Also mich würde das Angeln mit der Schwingspitze als Bissanzeiger schon interessieren - nur bin ich nie dahintergestiegen wie und auf welche Rute man die montiert - aber wenn ich euren Beiträgen folge: 
Spitzenring an der Matchrute gegen einen mit Gewinde getauscht, Spitze ran und fertig?


----------



## stollzock3 (15. November 2012)

*AW: Wer angelt noch mit Schwingspitze ?*

Besorge mir die Jenzi Artini zum Preis von 39,95€

Ich weis nicht viel, aber ein bisschen was hab ich auch gelernt.

Petri


----------



## Gelöschtes Mitglied 8073 (15. November 2012)

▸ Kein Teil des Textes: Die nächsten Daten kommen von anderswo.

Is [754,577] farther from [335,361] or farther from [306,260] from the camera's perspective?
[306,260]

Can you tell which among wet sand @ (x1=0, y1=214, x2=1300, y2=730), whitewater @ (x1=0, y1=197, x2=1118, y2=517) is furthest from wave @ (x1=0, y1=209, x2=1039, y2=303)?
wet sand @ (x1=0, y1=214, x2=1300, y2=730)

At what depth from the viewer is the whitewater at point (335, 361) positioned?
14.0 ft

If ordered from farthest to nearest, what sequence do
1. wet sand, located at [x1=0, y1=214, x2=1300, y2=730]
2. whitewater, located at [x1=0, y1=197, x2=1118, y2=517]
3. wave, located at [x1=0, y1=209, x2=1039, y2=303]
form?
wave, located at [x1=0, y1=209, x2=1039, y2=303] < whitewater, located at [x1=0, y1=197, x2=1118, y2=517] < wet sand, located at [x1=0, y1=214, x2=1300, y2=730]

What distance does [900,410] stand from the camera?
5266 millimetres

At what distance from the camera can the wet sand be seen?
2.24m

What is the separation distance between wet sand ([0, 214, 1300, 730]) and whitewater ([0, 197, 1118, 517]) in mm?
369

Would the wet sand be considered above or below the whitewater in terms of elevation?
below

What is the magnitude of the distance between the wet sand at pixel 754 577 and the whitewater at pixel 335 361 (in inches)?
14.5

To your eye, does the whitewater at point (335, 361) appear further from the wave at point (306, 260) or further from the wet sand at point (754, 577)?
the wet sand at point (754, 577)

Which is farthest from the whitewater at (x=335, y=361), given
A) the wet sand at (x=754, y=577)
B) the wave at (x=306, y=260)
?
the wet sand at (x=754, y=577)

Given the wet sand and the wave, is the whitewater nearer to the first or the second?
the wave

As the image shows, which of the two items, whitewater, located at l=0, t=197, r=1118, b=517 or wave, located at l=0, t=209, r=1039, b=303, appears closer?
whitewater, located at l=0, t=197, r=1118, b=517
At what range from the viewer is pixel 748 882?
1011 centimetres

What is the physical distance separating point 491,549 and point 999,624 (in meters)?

*AW: Wer angelt noch mit Schwingspitze ?*



stollzock3 schrieb:


> Besorge mir die Jenzi Artini zum Preis von 39,95€
> 
> Ich weis nicht viel, aber ein bisschen was hab ich auch gelernt.
> 
> Petri


 
Wo gibt es die denn für 39.95€ ???#c|kopfkrat


----------



## Dunraven (15. November 2012)

*AW: Wer angelt noch mit Schwingspitze ?*

Ich nutze sie selten weil der Picker eben universeller ist. Als Jugendlicher habe ich sie fast nur genutzt, jetzt fehlt eben die Wurferfahrung und bei Wind ist mir der Picker auch lieber. Aber zusammen mit einer Stipprute ist die Schwinge dann wieder die erste Wahl da eine Picker da nicht mithalten kann  als zweite Rute. Und ich kenne auch noch einige die sie nutzen. Letztes Jahr z.B. wurde bei unserer kleinen 20 Mann Angelgruppe der schwerste Fische, ein 11 Kg Karpfen, mit der Schwinge gefangen. Mit dem, den 3 Kg Friedfisch dazu, und den Fängen der anderen 5 Termine konnte er sich dann auch noch an mir vorbei auf Platz 2 in der Friedfischwertung fischen. Die Methode ist halt auch heute noch konkurenzfähig, wird aber eben eher selten genutzt weil Pickern vielseitiger ist.


----------



## thanatos (16. November 2012)

*AW: Wer angelt noch mit Schwingspitze ?*



Lui Nairolf schrieb:


> Also mich würde das Angeln mit der Schwingspitze als Bissanzeiger schon interessieren - nur bin ich nie dahintergestiegen wie und auf welche Rute man die montiert - aber wenn ich euren Beiträgen folge:
> Spitzenring an der Matchrute gegen einen mit Gewinde getauscht, Spitze ran und fertig?


 
;+ muß nicht ne Matchrute sein,ist m.E.bischen zu weich,
    ich nehme deshalb immer noch ne Spinnrute mit um
mit dem Futterkorb anzufüttern,natürlich könnten jetzt
wieder Einwände von den Sportfreunden kommen die
nie mit ner Forellenrute auf Barsch gehen würden,wenn du´s
einfach mal probieren willst-biege an einen Draht (Kupferkabel)
macht sich ganz gut ,Ummantelung kannste dran lassen
unten eine Öse  und oben einen längeren Haken,wähle 
die Rute nicht zu lang,werfe aus häge den Haken in den
Steg des Spitzenrings und die Schnur in die etwas offne ,
rechtwinklig abgebogene Öse lege die Rute auf die
Auflage und spanne die Schnur bis der Draht nicht mehr
ganz senkrecht hängt,Länge etwa 35-45 cm
erspart dir erst mal den kauf einer neuen Rute,wenn´s dir
zusagt kannstes immer noch.Würde ja ne Zeichnung machen,
aber dazu bin ich am Computer zu dämlich


----------



## Lui Nairolf (16. November 2012)

*AW: Wer angelt noch mit Schwingspitze ?*

Danke, brauchst keine Zeichnung machen, war ganz gut beschrieben. Werd ich mal ausprobieren. Gabs so Einhängeschwingspitzen nicht auch mal zu kaufen?


----------



## stollzock3 (16. November 2012)

*AW: Wer angelt noch mit Schwingspitze ?*



Dorsch888 schrieb:


> Wo gibt es die denn für 39.95€ ???#c|kopfkrat



Schick Dir ne Mail, oder poste es, sobald ich mich definitiv dazu äußern kann.

Gruß

nic


----------



## Gelöschtes Mitglied 8073 (17. November 2012)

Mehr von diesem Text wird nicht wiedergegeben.